Required action:
Lines from the one holding "Ριγέ μπλούζα με" through the end of the entries, inclusive, form the whole output; reproduce them exactly and omit pictures.

Excerpts from a dataset:
►

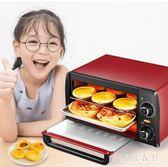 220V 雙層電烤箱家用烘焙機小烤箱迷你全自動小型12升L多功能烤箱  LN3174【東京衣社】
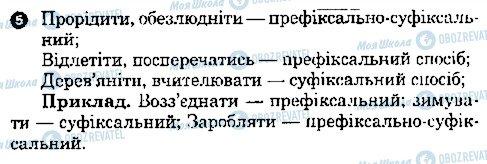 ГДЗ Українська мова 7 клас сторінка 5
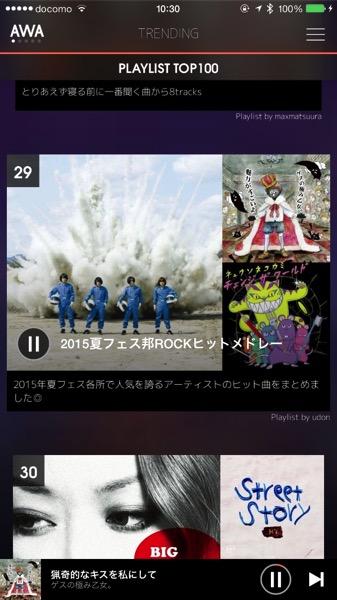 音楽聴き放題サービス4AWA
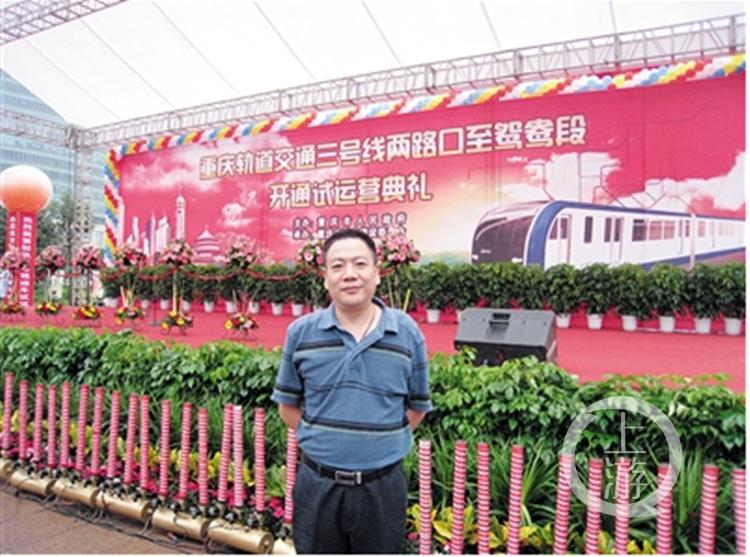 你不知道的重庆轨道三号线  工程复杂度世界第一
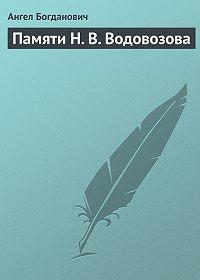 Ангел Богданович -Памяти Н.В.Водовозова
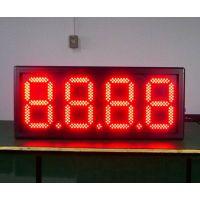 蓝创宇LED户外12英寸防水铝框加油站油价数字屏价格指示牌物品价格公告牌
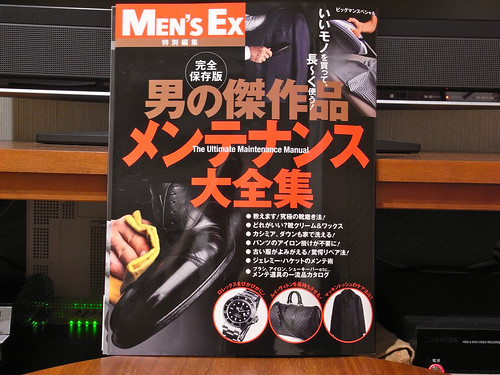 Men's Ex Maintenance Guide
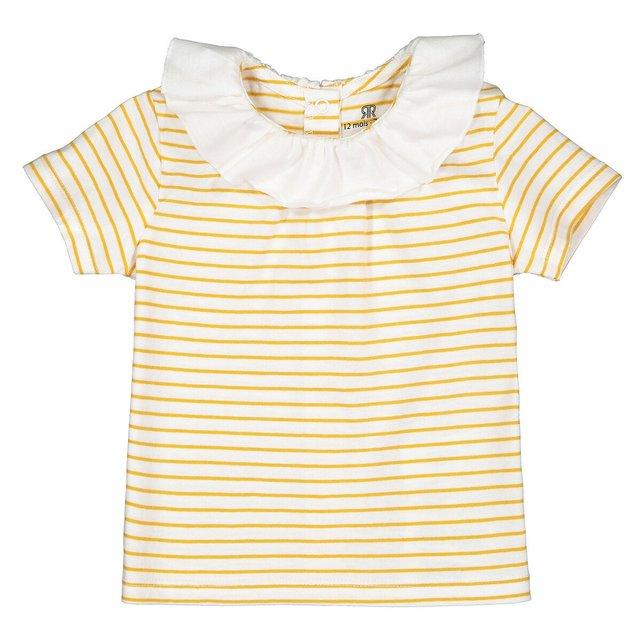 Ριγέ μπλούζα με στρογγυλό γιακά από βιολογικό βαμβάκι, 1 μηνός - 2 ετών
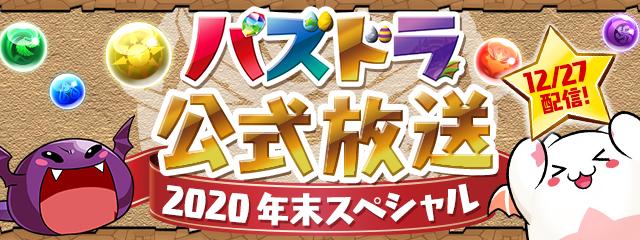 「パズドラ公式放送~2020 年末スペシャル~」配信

◄

Response to the task:
 Ριγέ μπλούζα με στρογγυλό γιακά από βιολογικό βαμβάκι, 1 μηνός - 2 ετών
 「パズドラ公式放送~2020 年末スペシャル~」配信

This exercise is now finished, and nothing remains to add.